• Exercise tasks:
- 1) From the text on productivity and wellbeing, list everything it says people value about social media.
- 2) Decide whether each statement agrees with the text on productivity and wellbeing, and quote the words that settle it.
(a) The National Institutes of Health has an annual budget of $32 billion.
(b) China has not yet reached the stage at which a focus on productivity and GDP growth matches ordinary citizens' sense of wellbeing.
(c) Governments should put resources into reducing inequality only if the average citizen prefers it.

** Opening Text block **

Health-related discoveries and advances, for example, have brought massive societal benefits since World War II: increased longevity and reduced child mortality and morbidity, not just higher productivity and GDP. That is why the government of, say, the United States invests so much in medical research: the National Institutes of Health alone has an annual budget of $32 billion with which to fund infrastructure and research projects that employ a subset of the country’s greatest scientific talent. Similarly, the National Science Foundation and the scientific research arm of the US Department of Energy receive a combined total of about $12 billion per year, which they use to advance a wide variety of goals in engineering, energy efficiency, and green energy, and the natural and social sciences.
The economic return on public investment is even more difficult to calculate for security-related spending, where the total resources allocated to enhancing it and the effectiveness of those resources may be unknowable. But there is little doubt that security has a powerful claim on people’s wellbeing and thus on resource allocation.
In some cases, people’s desires may actually clash with the goal of improving productivity. Social media, for example, has often been derided as a feeble or even negative contributor to productivity. But productivity is not the point of social media. What people value about it is the connectivity, interaction, communication, and diversion that it enables.
In fact, for many individuals, particularly in wealthier countries, the top priority is not simply becoming richer, but rather living a richer life, and it is toward the latter goal that they will channel their time, income, and creativity. As societies become richer, the relative value placed on different dimensions of life may shift.
Societies’ allocation of resources will imprecisely but persistently follow these shifts.
This is especially true when it comes to human resources, but public-sector resources also tend to respond to the same preferences and values over the longer term, regardless of the imperfections in our mechanisms of social choice.
This kind of evolution is not unique to high-income countries. China has reached – or perhaps passed – the stage during which a laser-like focus on productivity and GDP growth corresponds with ordinary citizens’ sense of wellbeing. As a result, China’s resources are increasingly being redeployed toward a more balanced portfolio that still includes growth, but adds environmental protection, social welfare, security, and innovation in a wide range of fields that overlap only partly with productivity and income growth.
All of this suggests that a substantial share of the decline in productivity growth may not be the result of some deep problem with resource allocation or some consequence of exogenous technological innovation cycles over which we have little control. Rather, it could reflect a natural shift in priorities to other dimensions of wellbeing.
This shift is not without its risks. Without productivity growth, the incomes of those at the lower end of the distribution will likely remain flat, exacerbating inequality and, as we have been seeing lately, jeopardizing social and political stability. Given this, governments should devote resources to reducing inequality, regardless of the shifting preferences of the average citizen.
Societies could, we have little doubt, elevate productivity and income growth substantially, if they managed to redeploy their resources entirely in that direction. But whether bucking revealed preferences embedded in private and public investment choices would make us individually and collectively “better off” is dubious, at best. More likely, it is simply not true.

** Closing Text block **
** Opening Material provided block **

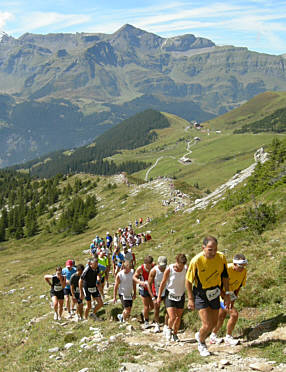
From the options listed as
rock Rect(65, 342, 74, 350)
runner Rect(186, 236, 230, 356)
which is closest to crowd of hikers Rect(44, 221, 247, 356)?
runner Rect(186, 236, 230, 356)

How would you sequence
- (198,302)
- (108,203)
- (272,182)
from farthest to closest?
(108,203), (272,182), (198,302)

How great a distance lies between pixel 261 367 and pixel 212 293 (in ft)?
7.46

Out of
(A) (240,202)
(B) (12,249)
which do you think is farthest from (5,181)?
(A) (240,202)

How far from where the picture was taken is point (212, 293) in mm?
9844

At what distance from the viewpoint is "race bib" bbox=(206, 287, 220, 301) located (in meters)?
9.78

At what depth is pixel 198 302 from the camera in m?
9.86

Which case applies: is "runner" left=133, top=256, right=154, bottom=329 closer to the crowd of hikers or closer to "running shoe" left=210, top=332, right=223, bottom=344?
the crowd of hikers

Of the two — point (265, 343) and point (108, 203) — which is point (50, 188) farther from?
point (265, 343)

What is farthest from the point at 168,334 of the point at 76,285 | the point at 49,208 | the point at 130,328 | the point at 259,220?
the point at 49,208

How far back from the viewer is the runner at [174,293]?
11367 mm

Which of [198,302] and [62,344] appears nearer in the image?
[198,302]

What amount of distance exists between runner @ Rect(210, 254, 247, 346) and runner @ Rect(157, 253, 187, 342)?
4.42ft

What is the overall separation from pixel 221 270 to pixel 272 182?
27236 mm

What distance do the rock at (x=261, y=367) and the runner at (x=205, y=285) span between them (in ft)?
A: 4.94
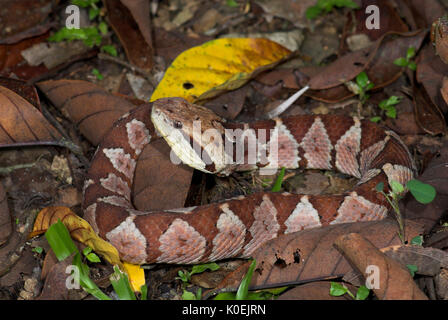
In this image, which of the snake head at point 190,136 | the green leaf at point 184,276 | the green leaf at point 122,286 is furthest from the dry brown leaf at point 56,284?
the snake head at point 190,136

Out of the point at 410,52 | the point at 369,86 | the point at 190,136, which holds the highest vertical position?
the point at 410,52

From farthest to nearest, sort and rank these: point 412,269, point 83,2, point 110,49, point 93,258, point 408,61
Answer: point 83,2 → point 110,49 → point 408,61 → point 93,258 → point 412,269

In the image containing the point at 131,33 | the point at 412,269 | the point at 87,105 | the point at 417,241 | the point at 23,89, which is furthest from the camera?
the point at 131,33

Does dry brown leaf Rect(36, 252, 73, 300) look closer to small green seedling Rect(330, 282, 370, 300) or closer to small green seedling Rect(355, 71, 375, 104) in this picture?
small green seedling Rect(330, 282, 370, 300)


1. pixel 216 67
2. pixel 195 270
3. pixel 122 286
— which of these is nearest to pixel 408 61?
pixel 216 67

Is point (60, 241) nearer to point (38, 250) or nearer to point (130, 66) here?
point (38, 250)

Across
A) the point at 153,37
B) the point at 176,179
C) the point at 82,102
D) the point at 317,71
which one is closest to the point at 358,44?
the point at 317,71

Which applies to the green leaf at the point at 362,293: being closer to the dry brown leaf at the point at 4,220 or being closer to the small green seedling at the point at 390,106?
the small green seedling at the point at 390,106
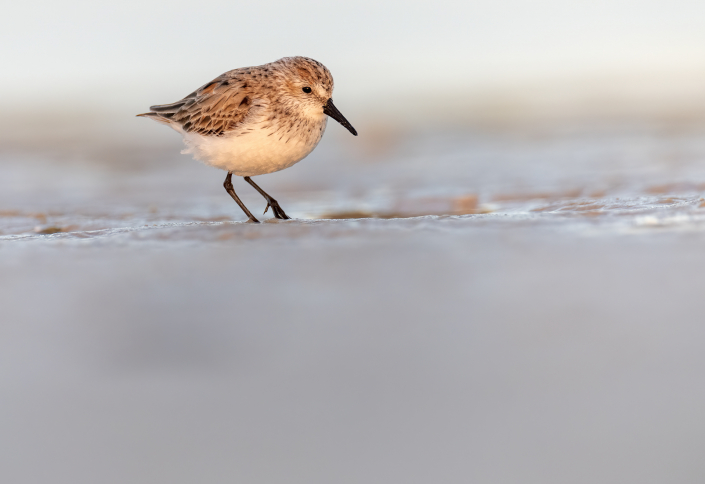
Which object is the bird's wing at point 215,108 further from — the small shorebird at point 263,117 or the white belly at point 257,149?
the white belly at point 257,149

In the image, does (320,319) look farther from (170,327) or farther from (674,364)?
(674,364)

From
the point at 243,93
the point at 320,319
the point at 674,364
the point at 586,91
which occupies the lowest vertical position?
the point at 674,364

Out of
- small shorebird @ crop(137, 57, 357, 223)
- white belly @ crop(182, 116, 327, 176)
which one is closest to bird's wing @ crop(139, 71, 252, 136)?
small shorebird @ crop(137, 57, 357, 223)

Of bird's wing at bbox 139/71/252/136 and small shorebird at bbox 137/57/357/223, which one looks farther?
bird's wing at bbox 139/71/252/136

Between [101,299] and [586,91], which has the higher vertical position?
[586,91]

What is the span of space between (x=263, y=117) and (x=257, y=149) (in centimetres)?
22

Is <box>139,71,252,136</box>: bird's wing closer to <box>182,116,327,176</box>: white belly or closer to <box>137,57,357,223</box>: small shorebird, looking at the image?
<box>137,57,357,223</box>: small shorebird

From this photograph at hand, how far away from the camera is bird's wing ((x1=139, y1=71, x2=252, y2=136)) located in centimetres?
496

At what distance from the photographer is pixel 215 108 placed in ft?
16.7

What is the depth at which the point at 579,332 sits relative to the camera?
2.42m

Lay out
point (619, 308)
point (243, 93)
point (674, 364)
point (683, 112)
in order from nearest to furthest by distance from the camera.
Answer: point (674, 364) → point (619, 308) → point (243, 93) → point (683, 112)

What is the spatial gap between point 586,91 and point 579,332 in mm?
13406

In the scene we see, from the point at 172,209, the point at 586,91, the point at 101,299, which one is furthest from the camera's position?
the point at 586,91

** Closing Material provided block **

• Solutions to the tasks:
- 1) connectivity, interaction, communication, diversion

- 2)
(a) Yes: "the National Institutes of Health alone has an annual budget of $32 billion"
(b) No: "China has reached – or perhaps passed – the stage during which a laser-like focus on productivity and GDP growth corresponds with ordinary citizens’ sense of wellbeing"
(c) No: "governments should devote resources to reducing inequality, regardless of the shifting preferences of the average citizen"